A. Women have an equal role. There are many female Zen teachers; not so in Asia. Zen has been democratized here. In Japan, what the roshi says, goes. Another change is that the meditation practice here is lay-oriented. In Japan, it's pretty much a monastic tradition. But when Zen hit this country, it wasn't priests who ran out to do it, it was us. We don't have very many monastic training sessions. People aren't interested. People want to practice Zen in their lives.
The irony is that in Japan the people who primarily do Zen are the monks who don't go out in the world. Few practice Zen, yet Japanese society has absorbed the peace and cooperation that come from Zen. Its spontaneous spiritual quality has permeated the culture: the art, the calligraphy, the workplace.

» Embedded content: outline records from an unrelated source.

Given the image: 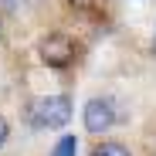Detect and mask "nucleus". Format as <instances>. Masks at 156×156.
<instances>
[{"instance_id":"nucleus-1","label":"nucleus","mask_w":156,"mask_h":156,"mask_svg":"<svg viewBox=\"0 0 156 156\" xmlns=\"http://www.w3.org/2000/svg\"><path fill=\"white\" fill-rule=\"evenodd\" d=\"M71 98L68 95H44L31 105V119L41 129H65L71 122Z\"/></svg>"},{"instance_id":"nucleus-2","label":"nucleus","mask_w":156,"mask_h":156,"mask_svg":"<svg viewBox=\"0 0 156 156\" xmlns=\"http://www.w3.org/2000/svg\"><path fill=\"white\" fill-rule=\"evenodd\" d=\"M37 58L48 65V68H68L75 61V41L68 34H48L41 44H37Z\"/></svg>"},{"instance_id":"nucleus-3","label":"nucleus","mask_w":156,"mask_h":156,"mask_svg":"<svg viewBox=\"0 0 156 156\" xmlns=\"http://www.w3.org/2000/svg\"><path fill=\"white\" fill-rule=\"evenodd\" d=\"M82 119H85V129L95 136L109 133V129L115 126V105L109 98H88L85 109H82Z\"/></svg>"},{"instance_id":"nucleus-4","label":"nucleus","mask_w":156,"mask_h":156,"mask_svg":"<svg viewBox=\"0 0 156 156\" xmlns=\"http://www.w3.org/2000/svg\"><path fill=\"white\" fill-rule=\"evenodd\" d=\"M92 156H133V153H129V146H122L115 139H105V143H98L92 149Z\"/></svg>"},{"instance_id":"nucleus-5","label":"nucleus","mask_w":156,"mask_h":156,"mask_svg":"<svg viewBox=\"0 0 156 156\" xmlns=\"http://www.w3.org/2000/svg\"><path fill=\"white\" fill-rule=\"evenodd\" d=\"M51 156H78V139L75 136H61L51 149Z\"/></svg>"},{"instance_id":"nucleus-6","label":"nucleus","mask_w":156,"mask_h":156,"mask_svg":"<svg viewBox=\"0 0 156 156\" xmlns=\"http://www.w3.org/2000/svg\"><path fill=\"white\" fill-rule=\"evenodd\" d=\"M7 136H10V126H7V119H4V115H0V146L7 143Z\"/></svg>"},{"instance_id":"nucleus-7","label":"nucleus","mask_w":156,"mask_h":156,"mask_svg":"<svg viewBox=\"0 0 156 156\" xmlns=\"http://www.w3.org/2000/svg\"><path fill=\"white\" fill-rule=\"evenodd\" d=\"M0 7H4V10H14V7H17V0H0Z\"/></svg>"},{"instance_id":"nucleus-8","label":"nucleus","mask_w":156,"mask_h":156,"mask_svg":"<svg viewBox=\"0 0 156 156\" xmlns=\"http://www.w3.org/2000/svg\"><path fill=\"white\" fill-rule=\"evenodd\" d=\"M153 51H156V37H153Z\"/></svg>"}]
</instances>
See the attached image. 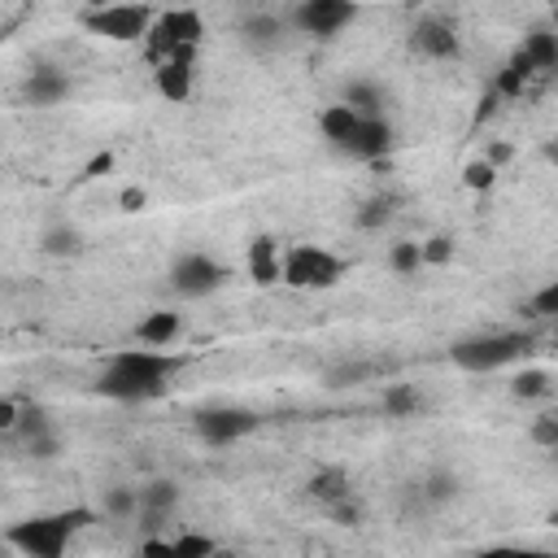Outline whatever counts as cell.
<instances>
[{
  "mask_svg": "<svg viewBox=\"0 0 558 558\" xmlns=\"http://www.w3.org/2000/svg\"><path fill=\"white\" fill-rule=\"evenodd\" d=\"M532 336L527 331H484V336H466L449 349V362L458 371H471V375H488V371H501L519 357L532 353Z\"/></svg>",
  "mask_w": 558,
  "mask_h": 558,
  "instance_id": "cell-3",
  "label": "cell"
},
{
  "mask_svg": "<svg viewBox=\"0 0 558 558\" xmlns=\"http://www.w3.org/2000/svg\"><path fill=\"white\" fill-rule=\"evenodd\" d=\"M353 17H357V0H301L292 9V26L301 35H314V39H331Z\"/></svg>",
  "mask_w": 558,
  "mask_h": 558,
  "instance_id": "cell-8",
  "label": "cell"
},
{
  "mask_svg": "<svg viewBox=\"0 0 558 558\" xmlns=\"http://www.w3.org/2000/svg\"><path fill=\"white\" fill-rule=\"evenodd\" d=\"M174 506H179V488L170 480H153V484L140 488V510L135 514L144 519V527H161L174 514Z\"/></svg>",
  "mask_w": 558,
  "mask_h": 558,
  "instance_id": "cell-13",
  "label": "cell"
},
{
  "mask_svg": "<svg viewBox=\"0 0 558 558\" xmlns=\"http://www.w3.org/2000/svg\"><path fill=\"white\" fill-rule=\"evenodd\" d=\"M192 61H161L157 65V92L170 100V105H183L192 96Z\"/></svg>",
  "mask_w": 558,
  "mask_h": 558,
  "instance_id": "cell-18",
  "label": "cell"
},
{
  "mask_svg": "<svg viewBox=\"0 0 558 558\" xmlns=\"http://www.w3.org/2000/svg\"><path fill=\"white\" fill-rule=\"evenodd\" d=\"M248 275H253V283H262V288L283 283V257H279L275 235H257V240L248 244Z\"/></svg>",
  "mask_w": 558,
  "mask_h": 558,
  "instance_id": "cell-14",
  "label": "cell"
},
{
  "mask_svg": "<svg viewBox=\"0 0 558 558\" xmlns=\"http://www.w3.org/2000/svg\"><path fill=\"white\" fill-rule=\"evenodd\" d=\"M388 266H392L397 275H414V270L423 266V244H410V240L392 244V253H388Z\"/></svg>",
  "mask_w": 558,
  "mask_h": 558,
  "instance_id": "cell-27",
  "label": "cell"
},
{
  "mask_svg": "<svg viewBox=\"0 0 558 558\" xmlns=\"http://www.w3.org/2000/svg\"><path fill=\"white\" fill-rule=\"evenodd\" d=\"M283 31H288V22L275 17V13H248V17L240 22V39H244L253 52L279 48V44H283Z\"/></svg>",
  "mask_w": 558,
  "mask_h": 558,
  "instance_id": "cell-16",
  "label": "cell"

Here in America, we do go out in the world. And yet the biggest question I hear from people is, How do I take this practice into my everyday life? I hear lots of stories and anecdotes which go like this: Everything's fine while I'm sitting on the mat. I'm at peace. I'm aware. I hear the birds. I hear the sounds. Then I go out on the freeway and I lose it. It's a big question: How do I hold on to this?
Q. What do you tell them?
A. The first step is to notice that you're distracted. The second step is to come back. Come back to an awareness of what's happening in the present moment, not to something that's happened in the past, not to something that may happen in the future, or to an invented present reality that you're fantasizing about. Come right back and experience the cold. There's a saying in Buddhism:When you're cold, be cold Buddha. Be fully awake in the moment. It's the only reality you have, so appreciate it.
Q. Zen is said to be beyond words, beyond the mind. But if it's so profoundly anti-intellectual, why does it attract so many intellectuals?
A. It may be that they realize their analytic thought processes have not answered their questions about life. So they come to this practice that says, That's right. You've got to stop intellectualizing to find the answers. They've gone overboard. It's time to stop seeing the world as a technological problem to be solved.
Intellect cannot touch ultimate truth. That's why Zen is so filled with stories about seeing a peach blossom or hearing a stone hit a fence. Your mind is free from conceptual thinking -- free to accept the world. That often happens early in the morning before the mind clicks into gear. It's very peaceful, isn't it? That's the sort of thing you experience in the midst of meditation. Then the busy day rushes in, but it stays in the background.
Q. Do people look at Zen as therapy?
A. Unfortunately, many people see it as one more technique to solve their personal problems. Well, you know, I really need to know how to relax. I get depressed a lot. That's a big misunderstanding of spiritual practice. It may have that effect. Maybe you'll be calmed, relaxed. But we should see Zen practice as nothing more than an expression of our inherent spirituality.
Q. Who comes to Zen?
A. I would say people start coming in their mid-30s. They've settled down a little, they're starting to see a direction in their life, and they turn to spirituality. Who am I? What's going on? These can be people who are successful; life is well-oiled for them. Or they can be people who are unhappy; things aren't coming together. When I started, I was on a fast track. Fat city. Lovely wife. Great job. But something -- something was missing. Big doubt. What's going on? I'm doing everything people tell me, but something's wrong.